# Exercise materials
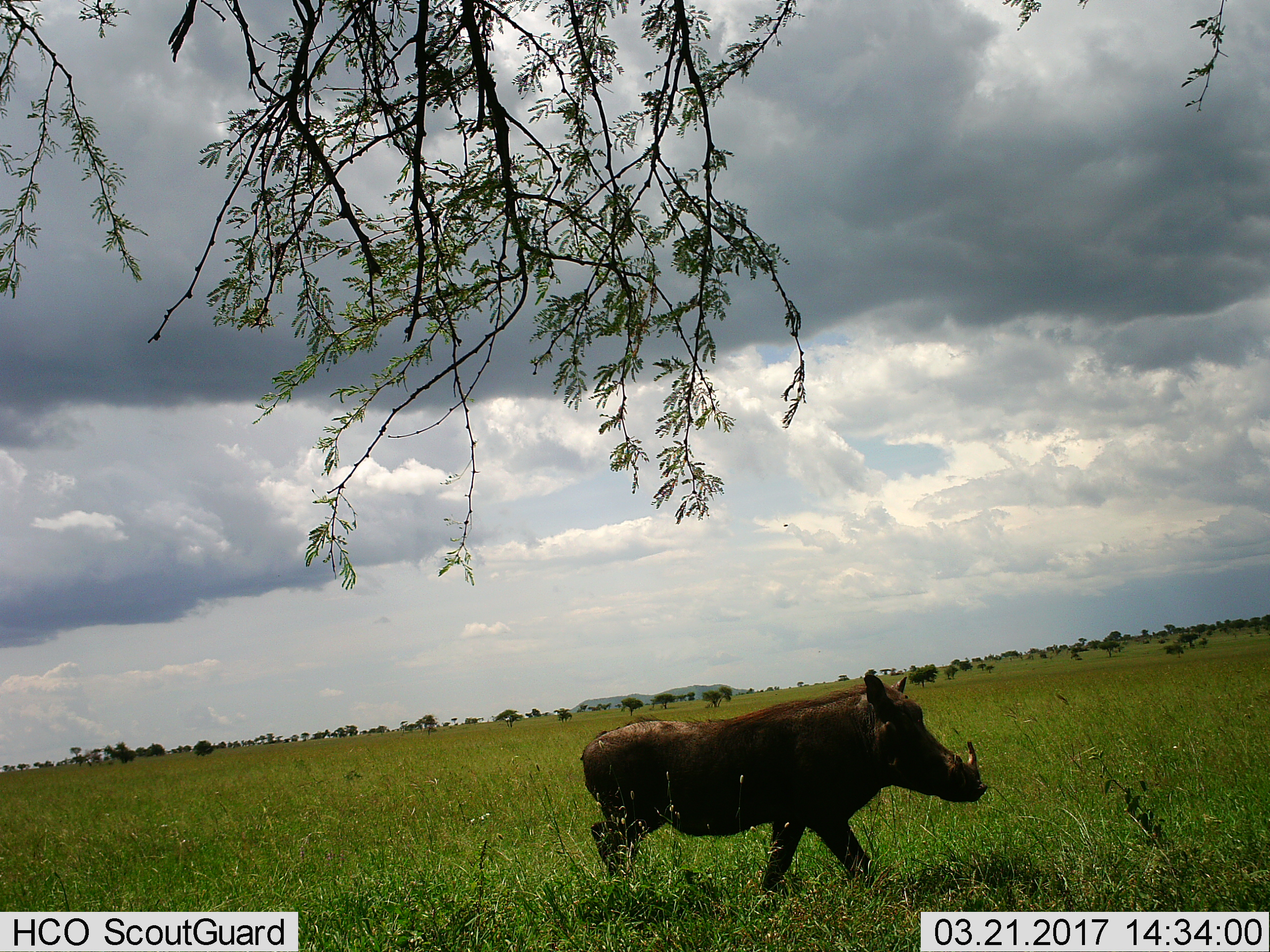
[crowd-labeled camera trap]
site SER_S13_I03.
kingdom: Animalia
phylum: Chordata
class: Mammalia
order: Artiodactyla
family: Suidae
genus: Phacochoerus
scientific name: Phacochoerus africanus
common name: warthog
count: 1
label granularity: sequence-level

---

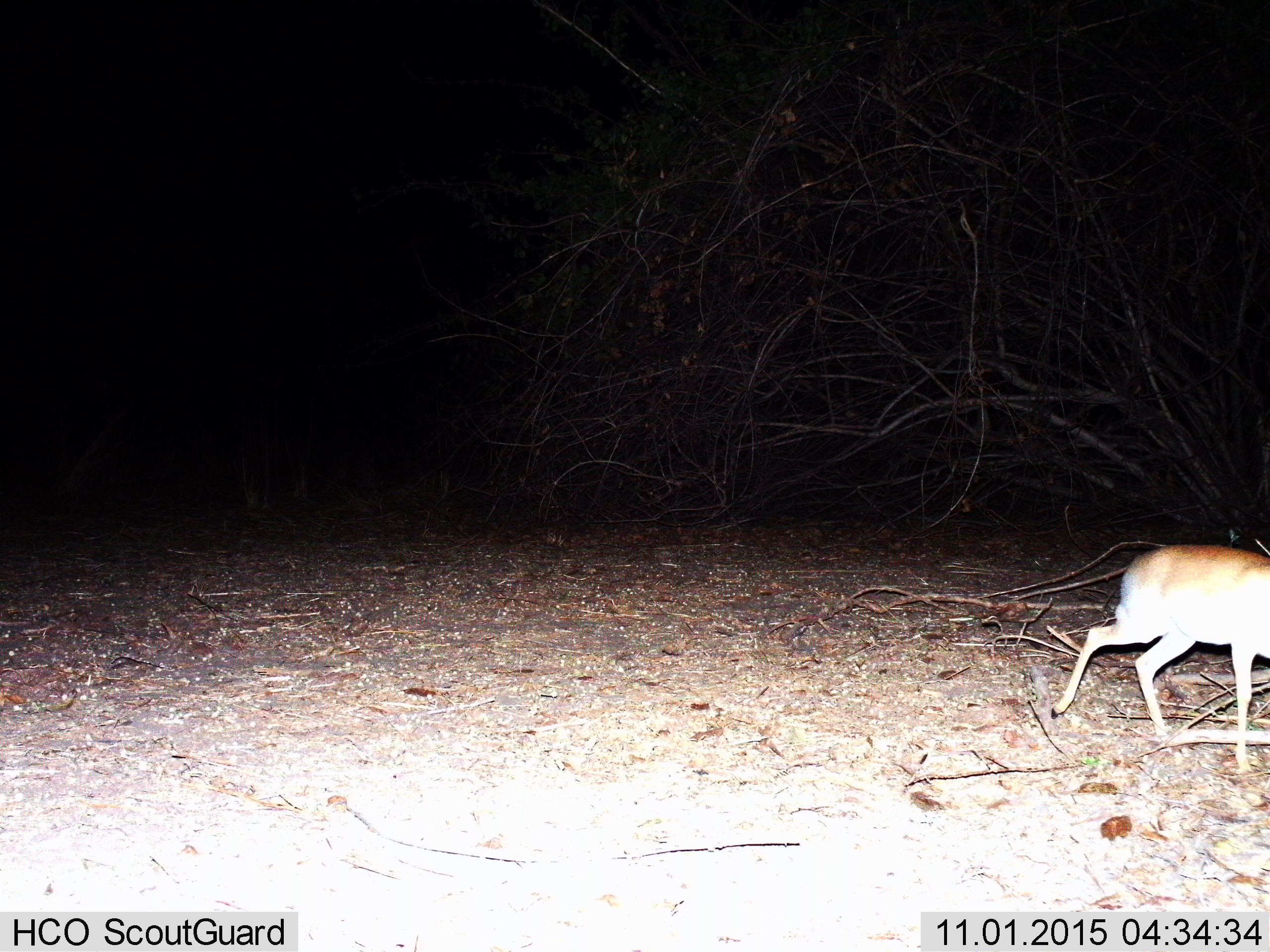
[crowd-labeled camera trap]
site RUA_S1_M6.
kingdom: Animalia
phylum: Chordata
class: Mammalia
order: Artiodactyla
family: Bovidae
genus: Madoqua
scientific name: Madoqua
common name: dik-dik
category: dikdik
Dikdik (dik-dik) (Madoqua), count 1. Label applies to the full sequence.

# Assignment
Please copy every line from the entries that includes the word "name".

# Answer for the task
scientific name: Phacochoerus africanus
common name: warthog
scientific name: Madoqua
common name: dik-dik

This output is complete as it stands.